Peter: 16:52 And I know that you within Increment One have a number of methods you probably use. I definitely within Zodiac have a few different ways we'll approach this depending on the knowledge, expertise, appetite, and the level within the organization. Because often this gets done in larger organizations—of course, a subset of that organization—but it boils down to a form of mapping exercise, whether it be domain-driven design, event storming, value stream management, value stream mapping type exercises, or flow engineering is another piece, which is effectively value stream mapping starting from—but it builds on the same set of components around creating visibility and transparency to the work process for all those involved in it.
Dave: 17:44 Yeah, and using the tools which are already in place as much as possible, trying to leverage the information that the organization already has in a way that isn't focused on an individual initiative or program, but is kind of raised to the level and looked across the whole thing. And that one, it takes a bit of thought, but to your point, it's just understanding how the work packages are described or what things we can capture that really show what is moving. So instead of—what we want to avoid is the "What do you want to tell me you were working on last week?" right? Because I'm going to get fictional interpretation. I'm going to feel something should have moved because somebody somewhere feels they have to say this was moving forward, even though that wasn't really where the work was done. So it doesn't become "I'm going to ask everybody where they're at." It's going to look at how can we draw data out or information out without actually going out and asking people to effectively tell me what they think we want to hear, which isn't as useful, right?
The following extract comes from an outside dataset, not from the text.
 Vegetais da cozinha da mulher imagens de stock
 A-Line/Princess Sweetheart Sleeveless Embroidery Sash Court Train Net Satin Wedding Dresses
Peter: 18:52 Yes, yes. I mean, and typically the process we follow is a mix of all of these different pieces. Yeah, you go and talk to people, you do the Gemba walk part of it, right? You go and see, well, how do you do that? Like, how does this work?
Dave: 19:06 But the Gemba walk doesn't say "What are you working on this week?" It says, "Look, let me look over your shoulder and let's see how do you solve that problem? I see you're working on this one." And it's very much rooted in actual work being done.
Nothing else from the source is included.